Rewrite all of the records below with each "crown molding" changed to "ceiling trim", keeping everything else the same.
-- BEGIN --
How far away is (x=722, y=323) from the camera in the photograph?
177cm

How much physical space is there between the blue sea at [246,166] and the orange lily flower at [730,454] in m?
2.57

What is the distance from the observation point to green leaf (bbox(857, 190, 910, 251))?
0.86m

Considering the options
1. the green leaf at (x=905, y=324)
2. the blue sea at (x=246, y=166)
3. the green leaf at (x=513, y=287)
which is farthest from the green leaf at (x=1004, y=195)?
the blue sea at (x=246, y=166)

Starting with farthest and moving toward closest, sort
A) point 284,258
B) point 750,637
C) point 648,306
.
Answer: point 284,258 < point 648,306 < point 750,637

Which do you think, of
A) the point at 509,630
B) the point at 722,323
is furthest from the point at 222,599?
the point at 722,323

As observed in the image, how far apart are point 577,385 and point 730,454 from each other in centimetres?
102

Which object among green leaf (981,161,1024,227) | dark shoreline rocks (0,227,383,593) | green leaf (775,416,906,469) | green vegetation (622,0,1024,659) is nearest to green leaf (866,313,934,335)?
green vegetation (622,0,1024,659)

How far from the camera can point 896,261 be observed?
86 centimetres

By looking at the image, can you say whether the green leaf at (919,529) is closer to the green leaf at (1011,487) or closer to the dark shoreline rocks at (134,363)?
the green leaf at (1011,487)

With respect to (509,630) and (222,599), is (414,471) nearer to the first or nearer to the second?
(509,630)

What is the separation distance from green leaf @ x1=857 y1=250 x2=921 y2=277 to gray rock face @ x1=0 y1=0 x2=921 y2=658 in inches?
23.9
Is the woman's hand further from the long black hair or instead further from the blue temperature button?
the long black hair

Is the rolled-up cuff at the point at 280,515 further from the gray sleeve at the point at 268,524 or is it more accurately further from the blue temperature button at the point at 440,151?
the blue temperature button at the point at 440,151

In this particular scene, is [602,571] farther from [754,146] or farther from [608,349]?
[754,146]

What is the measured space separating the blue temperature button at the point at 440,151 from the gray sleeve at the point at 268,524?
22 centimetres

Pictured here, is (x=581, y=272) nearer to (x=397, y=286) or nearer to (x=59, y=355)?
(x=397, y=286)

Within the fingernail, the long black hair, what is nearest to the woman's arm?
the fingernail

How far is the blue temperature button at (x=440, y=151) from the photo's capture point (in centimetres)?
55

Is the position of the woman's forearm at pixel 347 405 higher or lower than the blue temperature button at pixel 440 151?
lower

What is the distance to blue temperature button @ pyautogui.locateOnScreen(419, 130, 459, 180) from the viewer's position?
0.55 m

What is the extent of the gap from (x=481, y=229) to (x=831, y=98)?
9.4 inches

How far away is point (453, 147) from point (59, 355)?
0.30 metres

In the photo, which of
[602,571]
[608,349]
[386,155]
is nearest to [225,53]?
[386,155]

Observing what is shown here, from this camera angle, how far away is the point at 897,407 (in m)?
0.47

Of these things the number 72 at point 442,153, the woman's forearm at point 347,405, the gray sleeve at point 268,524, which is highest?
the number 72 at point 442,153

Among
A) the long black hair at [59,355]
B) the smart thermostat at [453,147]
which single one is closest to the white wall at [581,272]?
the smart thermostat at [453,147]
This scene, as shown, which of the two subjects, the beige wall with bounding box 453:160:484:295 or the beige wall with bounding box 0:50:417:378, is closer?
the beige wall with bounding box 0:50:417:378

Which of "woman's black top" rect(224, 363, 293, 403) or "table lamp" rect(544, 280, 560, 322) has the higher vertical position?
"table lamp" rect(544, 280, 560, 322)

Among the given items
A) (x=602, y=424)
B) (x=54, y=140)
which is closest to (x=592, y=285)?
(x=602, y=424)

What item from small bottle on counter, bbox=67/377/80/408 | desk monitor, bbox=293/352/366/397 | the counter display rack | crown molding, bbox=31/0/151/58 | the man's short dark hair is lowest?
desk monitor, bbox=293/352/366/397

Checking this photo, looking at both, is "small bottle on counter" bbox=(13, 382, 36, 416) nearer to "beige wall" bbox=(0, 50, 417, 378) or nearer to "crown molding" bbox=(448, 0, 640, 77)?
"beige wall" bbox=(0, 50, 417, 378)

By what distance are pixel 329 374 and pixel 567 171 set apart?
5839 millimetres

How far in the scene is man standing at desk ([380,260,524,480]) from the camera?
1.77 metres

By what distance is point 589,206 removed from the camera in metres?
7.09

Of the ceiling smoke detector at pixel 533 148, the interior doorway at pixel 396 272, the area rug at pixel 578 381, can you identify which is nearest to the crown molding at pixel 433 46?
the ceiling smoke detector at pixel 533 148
-- END --
» **THE RESULT**
How far away is (x=722, y=323) from the camera in the photograph?
177cm

How much physical space is there between the blue sea at [246,166] and the orange lily flower at [730,454] in m?
2.57

What is the distance from the observation point to green leaf (bbox(857, 190, 910, 251))?
0.86m

Considering the options
1. the green leaf at (x=905, y=324)
2. the blue sea at (x=246, y=166)
3. the green leaf at (x=513, y=287)
which is farthest from the green leaf at (x=1004, y=195)?
the blue sea at (x=246, y=166)

Starting with farthest and moving toward closest, sort
A) point 284,258
B) point 750,637
C) point 648,306
.
Answer: point 284,258 < point 648,306 < point 750,637

Which do you think, of
A) the point at 509,630
B) the point at 722,323
is furthest from the point at 222,599?
the point at 722,323

As observed in the image, how far apart are point 577,385 and point 730,454 from each other in centimetres?
102

Which object among green leaf (981,161,1024,227) | dark shoreline rocks (0,227,383,593) | green leaf (775,416,906,469) | green vegetation (622,0,1024,659) is nearest to green leaf (866,313,934,335)?
green vegetation (622,0,1024,659)

How far from the camera can point 896,261 be observed?
86 centimetres

By looking at the image, can you say whether the green leaf at (919,529) is closer to the green leaf at (1011,487) or closer to the dark shoreline rocks at (134,363)?
the green leaf at (1011,487)

With respect to (509,630) and (222,599), is (414,471) nearer to the first or nearer to the second?
(509,630)

What is the separation distance from green leaf @ x1=857 y1=250 x2=921 y2=277 to gray rock face @ x1=0 y1=0 x2=921 y2=658 in inches?
23.9
Is the woman's hand further from the long black hair or instead further from the blue temperature button?
the long black hair

Is the rolled-up cuff at the point at 280,515 further from the gray sleeve at the point at 268,524 or is it more accurately further from the blue temperature button at the point at 440,151?
the blue temperature button at the point at 440,151

In this particular scene, is [602,571] farther from [754,146] or farther from [608,349]?
[754,146]

What is the measured space separating the blue temperature button at the point at 440,151 from the gray sleeve at the point at 268,524?
22 centimetres

Pictured here, is (x=581, y=272) nearer to (x=397, y=286) or nearer to (x=59, y=355)?
(x=397, y=286)

Within the fingernail, the long black hair, what is nearest to the woman's arm?
the fingernail

How far is the blue temperature button at (x=440, y=151) from the photo's capture point (in centimetres)?
55

Is the position of the woman's forearm at pixel 347 405 higher or lower than the blue temperature button at pixel 440 151?
lower

What is the distance to blue temperature button @ pyautogui.locateOnScreen(419, 130, 459, 180) from the viewer's position?
0.55 m

What is the extent of the gap from (x=481, y=229) to (x=831, y=98)?
9.4 inches

How far away is point (453, 147) from point (59, 355)?
0.30 metres

In the photo, which of
[602,571]
[608,349]
[386,155]
is nearest to [225,53]?
[386,155]

Observing what is shown here, from this camera angle, how far away is the point at 897,407 (in m)?
0.47

Of these things the number 72 at point 442,153, the woman's forearm at point 347,405, the gray sleeve at point 268,524, which is highest?
the number 72 at point 442,153

Among
A) the long black hair at [59,355]
B) the smart thermostat at [453,147]
which single one is closest to the white wall at [581,272]?
the smart thermostat at [453,147]
This scene, as shown, which of the two subjects, the beige wall with bounding box 453:160:484:295 or the beige wall with bounding box 0:50:417:378, is closer?
the beige wall with bounding box 0:50:417:378

Which of "woman's black top" rect(224, 363, 293, 403) or "table lamp" rect(544, 280, 560, 322) has the higher vertical position?
"table lamp" rect(544, 280, 560, 322)

Among the given items
A) (x=602, y=424)
B) (x=54, y=140)
which is closest to (x=592, y=285)?
(x=602, y=424)

What item from small bottle on counter, bbox=67/377/80/408 | desk monitor, bbox=293/352/366/397 | the counter display rack | ceiling trim, bbox=31/0/151/58 | the man's short dark hair is lowest?
desk monitor, bbox=293/352/366/397

Checking this photo, looking at both, is "small bottle on counter" bbox=(13, 382, 36, 416) nearer to "beige wall" bbox=(0, 50, 417, 378) or nearer to "ceiling trim" bbox=(448, 0, 640, 77)?
"beige wall" bbox=(0, 50, 417, 378)

By what distance are pixel 329 374 and pixel 567 171 set apart?
5839 millimetres

How far in the scene is man standing at desk ([380,260,524,480]) from the camera?
1.77 metres

By what distance is point 589,206 removed from the camera in metres?
7.09

Of the ceiling smoke detector at pixel 533 148, the interior doorway at pixel 396 272, the area rug at pixel 578 381, can you identify which is nearest to the ceiling trim at pixel 433 46?
the ceiling smoke detector at pixel 533 148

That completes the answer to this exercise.